Entsprechend komplex gerät anfangs die Erzählung, die mit Marcos Ankunft beim Enkel des Dschingis Khan beginnt: Nur sukzessive kann sich der neugierige Europäer in den Alltag einfinden, sind doch Lebensweise und Umgangsformen kaum mit seinen eigenen Ansichten in Einklang zu bringen. Doch Sprachunterricht, Kampftraining und seine Beobachtungen führen den jungen Mann immer tiefer in diese Kultur, bis er zum Berater des Khan aufsteigen sollte. "Selten wurde bisher die Größe seiner Geschichte eingefangen", bezieht sich Fusco auf vorangegangene Dramatisierungen des Stoffes. "Wir wollten einen mutigeren Zugang wählen."

"Querverbindungen seiner Erzählungen"

Dem Autor ist das Vorhaben sichtlich ein Anliegen, das er schon länger mit sich herumträgt. In seiner Jugendzeit widmete er sich fernöstlicher Kampfkunst und ist dabei auch auf den Namen Marco Polo gestoßen. "In meinem Kopf bin ich mit ihm gereist." Für das Netflix-Projekt hat Fusco nun versucht, "Querverbindungen seiner Erzählungen in den verschiedenen Übersetzungen mit Chroniken aus Persien und China" herzustellen. Schließlich sind die Reiseberichte Polos bis heute in wissenschaftlichen Kreisen nicht ganz unumstritten.

■ BEREITGESTELLTES MATERIAL:

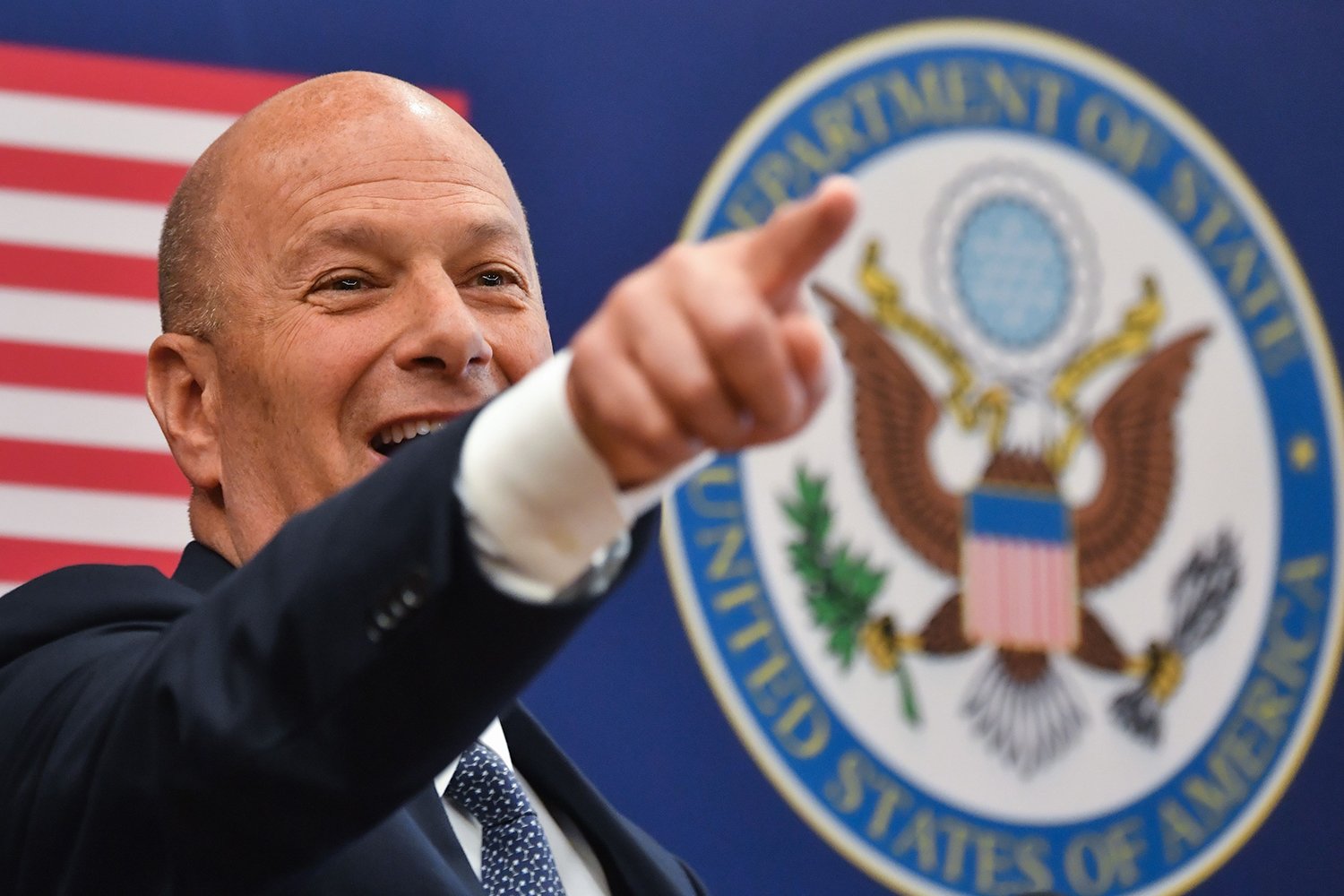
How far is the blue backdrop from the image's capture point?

==

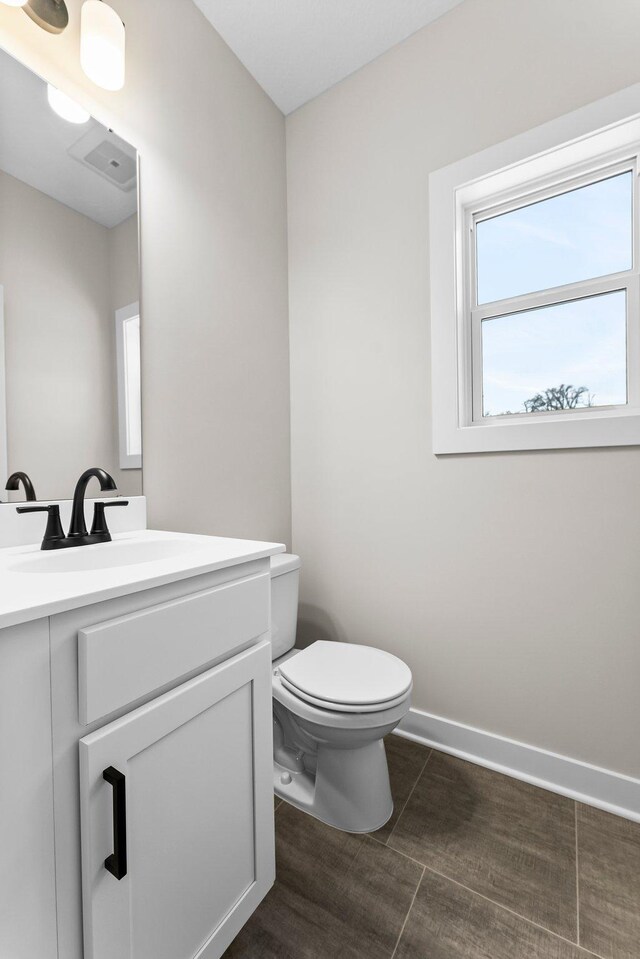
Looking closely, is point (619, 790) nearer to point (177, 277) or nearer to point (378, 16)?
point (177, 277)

* * *

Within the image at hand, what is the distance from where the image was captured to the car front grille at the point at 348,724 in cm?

■ ARBEITSAUFTRÄGE:
• 1. Zähle alle Dinge auf, die laut dem Textausschnitt über Marco Polo den jungen Mann immer tiefer in die fremde Kultur führen.
• 2. Schreibe eine Fortsetzung des Textausschnitts über Marco Polo, die an seinen letzten Satz anschließt.

■ LÖSUNGEN:
• 1. Sprachunterricht, Kampftraining, seine Beobachtungen

• 2.
"Er hat ja auch Drachen gesehen", schmunzelt Minahan. "Aber das ist für Filmemacher ein großartiger Ansatz, diese verschwimmenden Grenzen zwischen Wahrheit und Legende." Polo selbst hielt aber bis zu seinem Tod 1324 an seinen Erzählungen fest, wie Fusco erläutert. "Noch auf dem Totenbett gab man ihm Gelegenheit, seine Geschichten zurückzunehmen und als Lügen zu entlarven. Er aber meinte: Ich habe noch nicht einmal die Hälfte davon erzählt, was ich gesehen habe. Und genau um diese Hälfte ging es uns."

In der nunmehrigen Umsetzung enthält diese "faszinierende Mischung aus Fakt und Fiktion" zu einem Gutteil auch recht explizite Sexszenen - ebenfalls ein mittlerweile bekanntes Stilmittel von Fernsehproduktionen. "Dass Sex eine Rolle spielen wird, wussten wir immer", betont Produzent John Fusco. "Schließlich beinhalten diese Reisen auch Marcos sexuelles Erwachen."

"Vergnügungspavillon"

Keinesfalls wollten die Macher von "Marco Polo" aber Erotik als bloße Effekthascherei einsetzen. "Wir wollten es nicht vulgär oder ausbeutend gestalten", unterstreicht Fusco. Schließlich hätte Khans berühmter "Vergnügungspavillon" eine wesentliche Rolle an dessen Hof gespielt. "Außerdem ist es eigentlich schwierig, eine Serie über Macht zu inszenieren, ohne Sex zu berücksichtigen", pflichtet Dan Minahan seinem Kollegen bei.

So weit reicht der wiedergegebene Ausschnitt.